Amazon (Note: Used Amazon.com prices are subject to change)

New – $17.79 (360, PS3)

Used – $8.86 (360)

Used – $9.61 (PS3)

Gamestop

New – $14.99 (360, PS3)

Used – $12.99 (360)

No More Heroes  (Wii)

No More Heroes

The Wii isn’t exactly a bastion for Mature-rated games, so when a game like No More Heroes comes along, it’s something to take notice of. Its status as one of the few adult games to grace Nintendo’s generation put aside however, it is easily the epitome of a game with mixed reviews. Some critics and gamers appreciated its kooky story, setting, and over-the-top, stylized aesthetics and gameplay. Others found fault with it’s sometimes poor controls, shallowly populated game world and the relative linearity of it’s “open” world. Whatever camp you happen to fall into, there is one undeniable fact about No More Heroes. It can be bought brand new for twenty bucks.

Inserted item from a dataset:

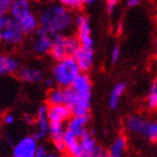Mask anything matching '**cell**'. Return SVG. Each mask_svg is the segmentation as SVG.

I can’t pick your games for you, but honestly, there have been very few games I derived so little enjoyment from that I would classify them as being worth less than twenty bucks. And from what I’ve read, whatever flaws No More Heroes might have, considering the scant number of even moderate quality adult-tailored games on the Wii, if you haven’t yet played this and are itching for something a bit edgier than the usual plumber vs. dinosaur/walking mushroom fare that Nintendo relies on, then there is no reason not to buy it.

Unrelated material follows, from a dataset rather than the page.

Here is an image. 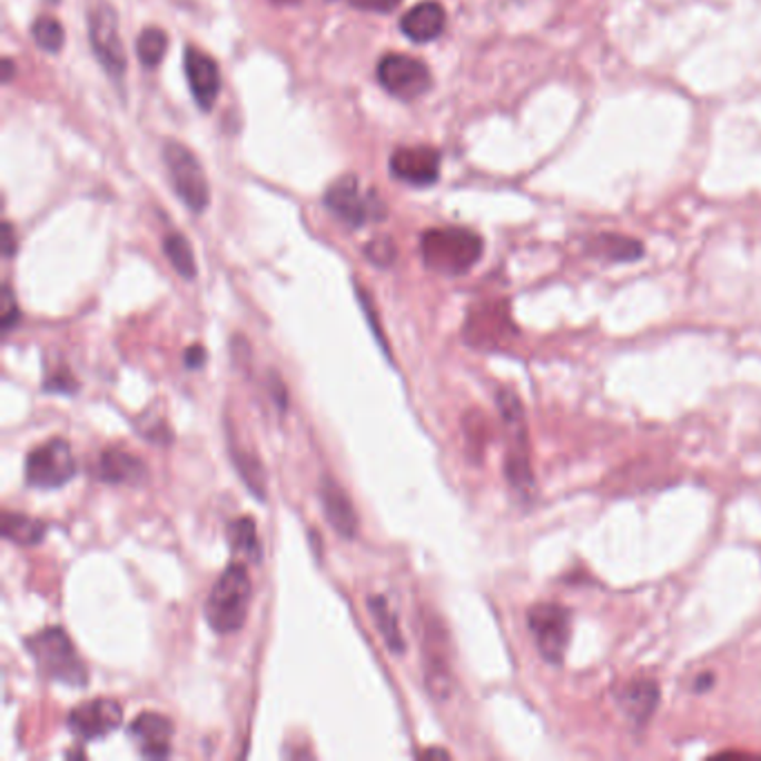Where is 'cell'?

Amazon  (Note: Used Amazon.com prices are subject to change)

New – $19.99

Used – $15.92

Shopping Advice

This is probably the most basic, and obvious advice I could give you, but one of the best strategies for saving money on video games is simply to wait a little while before buying them. Considering the examples above, both games were 50 to 60 dollars when they were released and here they are, resting comfortably in the Bargain Bin, not too many months later. Whether you’re looking for a slash in prices or even just a few dollars off, time is often your best hope for a better deal. Case in point, I purchased my copy of Metal Gear Solid 4 on day one — something I don’t regret. That said, a week or two later, there were used copies showing up on the shelves. Had I waited, with my discount card in tow, I would have paid about ten dollars less for a used copy than a new one. Furthermore, the sheer amount of older, but still excellent games that can be bought on the cheap is considerable. Go into the Playstation 2 section of your local game store with a twenty dollar price limit and see how many good games you can walk away with. It’s insane the sheer number of deals patient folk can find.